Relations between the UAE and India is a story of success and hope, said Indian author and politician Dr Shashi Tharoor on Friday. He was speaking at a programme on India-UAE strategic partnership from a cultural aspect, hosted by the National Media Council (NMC) at the Sharjah International Book Fair.
Steering clear of Indian political issues, Tharoor spoke elaborately on how the strategic relationship between India and the UAE has grown particularly in the recent years and the two nations have become closer.
Talking about the crucial role the Arab world plays in terms of political strategic security and economic terms, Tharoor concluded that “we cannot live without the Arab world” after giving examples of some crude numbers showing the interdependence of India and the region.
“Our ties pre-date our emergence as modern nations. India’s relations with the Middle East can be traced to the earliest years of the ancient Harappan civilisation. Since thousands of years, our ancestors exchanged goods, ideas and experiences that have left an abiding mark on our civilisation ethos, giving our people similarities of perceptions.”
He added: “India’s presence in the Arab imagination is not just historical or commercial but involves far more intimate mutual dependence affecting every sphere of daily life. This can be gauged by the fact that so many Arab families bear the name Al Hindi or Hind.”
Talking about how optimistic he is about the relationship between the two countries, he said: “Looking at the economic dynamism of the UAE, the country has come to symbolise the incredible tales of entrepreneurship and risk-taking by UAE-based businessmen of Indian origin. This shows our mutual trust that cuts across ethnic, linguistic and cultural difference.”

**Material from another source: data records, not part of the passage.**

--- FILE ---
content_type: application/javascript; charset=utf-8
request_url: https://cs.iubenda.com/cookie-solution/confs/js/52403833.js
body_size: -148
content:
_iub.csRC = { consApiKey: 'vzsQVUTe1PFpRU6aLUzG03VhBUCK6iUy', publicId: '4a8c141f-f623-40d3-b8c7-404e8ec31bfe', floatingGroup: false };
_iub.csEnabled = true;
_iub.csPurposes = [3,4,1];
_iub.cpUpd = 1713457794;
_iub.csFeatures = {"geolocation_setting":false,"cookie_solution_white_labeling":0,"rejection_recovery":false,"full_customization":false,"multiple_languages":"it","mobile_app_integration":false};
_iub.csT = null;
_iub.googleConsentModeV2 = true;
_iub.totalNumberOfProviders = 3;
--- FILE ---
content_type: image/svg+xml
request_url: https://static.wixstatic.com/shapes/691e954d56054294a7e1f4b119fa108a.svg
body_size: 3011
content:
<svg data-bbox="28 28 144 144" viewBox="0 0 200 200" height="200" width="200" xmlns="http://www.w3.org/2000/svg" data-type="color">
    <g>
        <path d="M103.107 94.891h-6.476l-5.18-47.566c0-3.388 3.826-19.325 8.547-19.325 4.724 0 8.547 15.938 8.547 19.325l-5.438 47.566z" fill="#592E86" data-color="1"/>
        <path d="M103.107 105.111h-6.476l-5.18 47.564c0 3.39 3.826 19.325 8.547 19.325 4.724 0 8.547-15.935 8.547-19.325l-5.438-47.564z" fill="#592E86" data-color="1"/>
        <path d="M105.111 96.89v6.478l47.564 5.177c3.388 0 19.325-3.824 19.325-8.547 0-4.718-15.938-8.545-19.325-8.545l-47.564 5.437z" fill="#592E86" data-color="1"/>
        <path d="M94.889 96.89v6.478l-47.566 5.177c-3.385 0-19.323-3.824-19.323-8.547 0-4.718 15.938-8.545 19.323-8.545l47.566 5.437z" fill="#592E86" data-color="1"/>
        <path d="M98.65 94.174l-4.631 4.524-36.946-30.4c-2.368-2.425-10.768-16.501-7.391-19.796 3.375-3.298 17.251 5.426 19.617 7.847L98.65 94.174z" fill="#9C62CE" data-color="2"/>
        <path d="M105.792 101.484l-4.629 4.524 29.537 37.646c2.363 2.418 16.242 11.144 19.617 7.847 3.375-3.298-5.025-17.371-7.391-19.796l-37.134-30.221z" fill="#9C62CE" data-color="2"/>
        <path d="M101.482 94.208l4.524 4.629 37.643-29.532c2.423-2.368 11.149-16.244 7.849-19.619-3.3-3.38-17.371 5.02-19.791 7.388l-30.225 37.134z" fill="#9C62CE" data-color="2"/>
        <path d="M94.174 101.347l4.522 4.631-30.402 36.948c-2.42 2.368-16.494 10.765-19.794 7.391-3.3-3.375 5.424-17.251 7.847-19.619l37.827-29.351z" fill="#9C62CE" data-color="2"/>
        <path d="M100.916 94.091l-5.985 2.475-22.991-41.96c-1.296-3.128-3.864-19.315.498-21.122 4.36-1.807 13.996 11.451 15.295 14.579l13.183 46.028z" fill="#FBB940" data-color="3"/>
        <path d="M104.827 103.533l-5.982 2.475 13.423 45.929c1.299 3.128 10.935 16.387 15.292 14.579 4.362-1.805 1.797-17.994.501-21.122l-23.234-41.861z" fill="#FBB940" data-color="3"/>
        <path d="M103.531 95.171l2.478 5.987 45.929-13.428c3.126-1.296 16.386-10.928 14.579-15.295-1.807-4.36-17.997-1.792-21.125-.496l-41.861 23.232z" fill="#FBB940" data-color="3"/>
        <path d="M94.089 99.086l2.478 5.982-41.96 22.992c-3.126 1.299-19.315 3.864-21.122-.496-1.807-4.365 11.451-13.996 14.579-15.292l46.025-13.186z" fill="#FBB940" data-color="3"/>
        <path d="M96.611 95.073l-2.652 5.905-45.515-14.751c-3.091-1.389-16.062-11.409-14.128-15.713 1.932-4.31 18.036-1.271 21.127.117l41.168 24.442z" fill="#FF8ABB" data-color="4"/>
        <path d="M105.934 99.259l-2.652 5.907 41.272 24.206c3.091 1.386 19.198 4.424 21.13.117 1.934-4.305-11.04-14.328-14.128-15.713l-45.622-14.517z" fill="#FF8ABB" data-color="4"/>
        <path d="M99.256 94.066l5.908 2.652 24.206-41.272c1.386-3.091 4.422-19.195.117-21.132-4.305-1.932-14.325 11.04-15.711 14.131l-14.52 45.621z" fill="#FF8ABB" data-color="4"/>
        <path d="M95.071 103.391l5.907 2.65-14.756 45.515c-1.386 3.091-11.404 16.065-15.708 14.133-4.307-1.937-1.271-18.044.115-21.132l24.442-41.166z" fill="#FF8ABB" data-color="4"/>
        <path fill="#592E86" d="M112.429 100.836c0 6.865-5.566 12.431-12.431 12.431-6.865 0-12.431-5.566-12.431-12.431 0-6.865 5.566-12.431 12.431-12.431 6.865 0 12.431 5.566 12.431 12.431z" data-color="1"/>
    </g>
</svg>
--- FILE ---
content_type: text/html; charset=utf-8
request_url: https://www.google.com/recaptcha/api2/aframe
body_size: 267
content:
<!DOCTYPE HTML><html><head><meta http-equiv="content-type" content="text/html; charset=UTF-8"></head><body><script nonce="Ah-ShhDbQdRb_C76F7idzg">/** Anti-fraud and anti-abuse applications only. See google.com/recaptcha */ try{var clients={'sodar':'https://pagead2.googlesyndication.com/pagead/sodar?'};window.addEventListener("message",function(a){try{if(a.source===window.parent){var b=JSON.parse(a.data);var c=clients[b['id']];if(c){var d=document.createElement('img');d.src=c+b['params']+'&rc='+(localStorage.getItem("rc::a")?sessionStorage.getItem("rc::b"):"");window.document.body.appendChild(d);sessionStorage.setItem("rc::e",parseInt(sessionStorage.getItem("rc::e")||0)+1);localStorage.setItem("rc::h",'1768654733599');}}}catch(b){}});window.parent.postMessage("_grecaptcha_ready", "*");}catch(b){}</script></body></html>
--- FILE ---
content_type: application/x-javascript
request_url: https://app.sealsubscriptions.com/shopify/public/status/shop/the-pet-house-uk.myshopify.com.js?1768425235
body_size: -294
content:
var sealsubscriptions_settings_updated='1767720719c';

Describing India-UAE journey as ‘a story of success and hope’, Tharoor said: “There are very few parts of the world with such astonishing diversity of expatriates living in such large numbers, working and succeeding as it is here in the UAE. I must say that the economic prosperity and social stability of the UAE shows there is no clash of civilisations here but this country only shows how beautifully there can be coexistence of civilisations.”
Talking about his book Why I am a Hindu, Tharoor revealed that he shares a good relationship with Sheikh Nahyan Mubarak Al Nahyan, Minister of Tolerance, and once took the liberty to jokingly ask him: “Although you speak beautifully about tolerance, why was my book Why I am a Hindu banned here. Expressing his shock, Sheikh Nahyan ordered the ban to be lifted in just a couple of hours.”
He said acceptance of difference is what characterises India-UAE relationship. “We respect each other and accept each other as different. Relationships always should be worked on, sustained and nurtured whether its son and father, husband and wife or the UAE and India. Our proximity requires sustained hard work from both sides.”
When asked why no other Indian Prime Minister had visited the UAE in recent times except Narendra Modi, Tharoor said: “I applaud Modi’s visits to the UAE but one thing is for sure, India-UAE relationship is genuinely above and beyond political issues. Even if the PMs didn’t come, many of our ministers came frequently and gave this relationship a strong priority not only at the political level but also at personal level, security level and all other levels.”
The session was moderated by Indian writer and media advisor to the NMC Shajahan Madampatt.